Teng Eteng Iyak dalam Masyarakat Modern
Praktek teng eteng iyak dalam masyarakat modern masih banyak kita temukan meski tidak lagi sebagaimana masyarakat dalam masyarakat tradisional, kalau dalam masyarakat tradisional sebagaimana disebutkan di atas teng eteng iyak lebih kepada upaya meringankan beban pemilik kerja dan pekerjaan lebih cepat selesai karena dikerjakan oleh kelompok. Sedangka dalam masyarakat modern teng eteng iyak tetap bertujuan untuk tidak memberi beban kepada orang-orang tertentu namun kegiatan seperti ini lebih banyak untuk kegiatan yang bersifat hiburan. Seperti membuat satu kegiatan/kenduri dengan cara mesing-masing keluarga membawa makanan dan di tempat acara makanan yang dibawa digabung dan dimakan bersama-sama, tradisi ini yang berkembang sampai sekarang dalam masyarakat sehingga dalam tradisi dan budaya Gayo tidak ada yang namanya Kuang Belangong (dalam adat Aceh). Artinya dalam budaya Aceh masyarakat membawa hidangan ke meunasah dan kuahnya disediakan di oleh panitia di meunasahm sedang dalam masyarakat Gayo semua dibawa oleh masing-masing anggotan keluarga dalam masyaraka.

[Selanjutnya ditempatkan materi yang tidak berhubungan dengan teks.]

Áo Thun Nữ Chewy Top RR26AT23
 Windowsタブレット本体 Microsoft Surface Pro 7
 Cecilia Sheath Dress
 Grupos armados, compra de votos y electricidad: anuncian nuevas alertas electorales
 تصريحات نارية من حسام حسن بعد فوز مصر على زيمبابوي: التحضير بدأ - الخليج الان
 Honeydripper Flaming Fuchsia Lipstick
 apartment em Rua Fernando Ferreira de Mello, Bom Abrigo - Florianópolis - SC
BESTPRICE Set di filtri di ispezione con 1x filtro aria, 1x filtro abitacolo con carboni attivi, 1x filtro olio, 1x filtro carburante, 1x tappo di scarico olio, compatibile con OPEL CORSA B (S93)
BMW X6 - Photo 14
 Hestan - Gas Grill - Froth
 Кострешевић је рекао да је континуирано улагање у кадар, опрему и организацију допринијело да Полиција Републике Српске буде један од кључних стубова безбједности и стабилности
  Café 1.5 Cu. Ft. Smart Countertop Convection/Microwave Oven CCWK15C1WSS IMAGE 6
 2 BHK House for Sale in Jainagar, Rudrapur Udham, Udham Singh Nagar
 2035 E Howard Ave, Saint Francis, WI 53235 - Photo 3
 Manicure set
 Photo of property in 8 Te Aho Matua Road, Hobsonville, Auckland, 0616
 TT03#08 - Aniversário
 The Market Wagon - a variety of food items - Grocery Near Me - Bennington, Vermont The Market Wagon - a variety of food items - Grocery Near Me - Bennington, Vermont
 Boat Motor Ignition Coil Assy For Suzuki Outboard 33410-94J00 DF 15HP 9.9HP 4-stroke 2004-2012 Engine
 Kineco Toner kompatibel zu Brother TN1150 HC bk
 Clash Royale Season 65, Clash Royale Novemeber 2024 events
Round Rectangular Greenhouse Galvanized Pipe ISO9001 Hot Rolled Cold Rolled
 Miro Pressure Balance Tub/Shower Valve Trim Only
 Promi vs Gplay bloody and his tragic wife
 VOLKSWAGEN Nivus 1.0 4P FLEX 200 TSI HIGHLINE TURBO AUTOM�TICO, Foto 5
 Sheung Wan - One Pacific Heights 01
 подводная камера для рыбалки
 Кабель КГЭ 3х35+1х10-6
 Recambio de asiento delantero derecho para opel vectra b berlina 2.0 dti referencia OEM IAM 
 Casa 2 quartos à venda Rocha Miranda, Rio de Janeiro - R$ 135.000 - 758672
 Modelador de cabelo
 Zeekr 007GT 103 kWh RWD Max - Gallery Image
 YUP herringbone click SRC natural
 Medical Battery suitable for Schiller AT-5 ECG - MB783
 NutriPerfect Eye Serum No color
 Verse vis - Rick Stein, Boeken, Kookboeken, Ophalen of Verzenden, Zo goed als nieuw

Keluarga Negeri Antara (KNA) yang merupakan salah satu organisasi masyarakat Gayo yang ada di banda Aceh dengan inisiatif dari para pengurus mengadakan kegiatan arisan dengan mengadopsi sistem teng eteng iyak kendati secara tidak penuh , dimana semua anggota arisan berkewajiban membawa makanan (lauk pauk) untuk dimakan bersama-sama di tempat arisan, tuan rumah yang mendapat giliran sebagai tempat arisan hanya menyediakan nasi. Uang yang dijadikan sebagai bagian dari arisan tidak dijadikan sebagai syarat untuk tempat pelaksanaan arisan selanjutnya karena dalam sistem arisan yang biasa dilaksanakan siapa yang mendapatkan uang arisan berarti di rumahnya arisan selanjutnya akan dilaksanakan, tetapi dengan mengadopsi sistem teng eteng iyak ini uang yang didapat tidak harus dijadikan sebagai biaya arisan.